THE TASK | Shift every number in the answers (the pixel coordinates and the distance) by -138, and reproduce the items from the line with "Assess the image: is" through the end of the items, with the requests included.

Spatial relationship items:
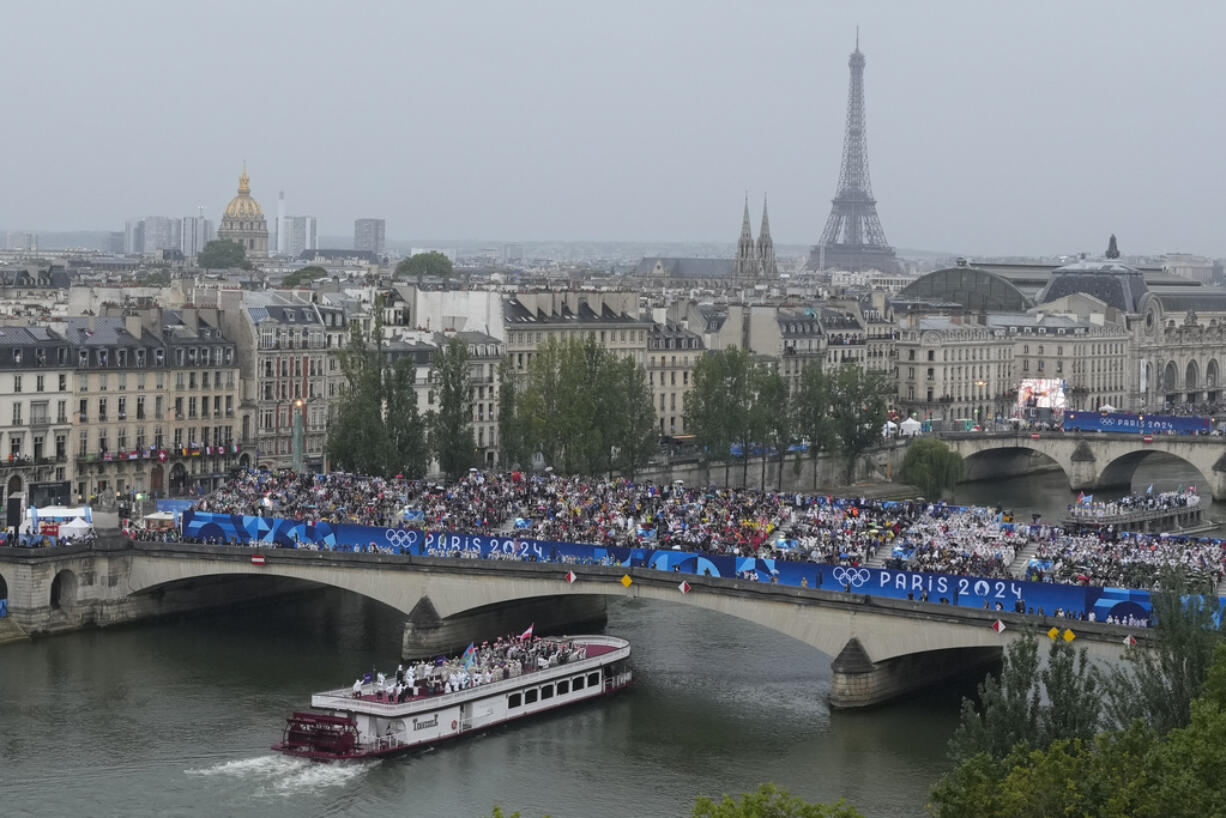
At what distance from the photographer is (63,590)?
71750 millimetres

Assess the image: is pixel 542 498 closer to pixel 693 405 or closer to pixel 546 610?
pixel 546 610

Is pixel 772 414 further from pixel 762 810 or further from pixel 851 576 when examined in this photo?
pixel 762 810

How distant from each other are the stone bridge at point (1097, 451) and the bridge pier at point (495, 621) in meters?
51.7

FULL ANSWER |
Assess the image: is pixel 542 498 closer to pixel 693 405 or closer to pixel 546 610?
pixel 408 472

Is pixel 772 414 further from pixel 762 810 or further from pixel 851 576 when examined in this photo?
pixel 624 672

How distant from each other are the stone bridge at point (1097, 451) and the bridge pier at point (495, 621) in meters?
-86.3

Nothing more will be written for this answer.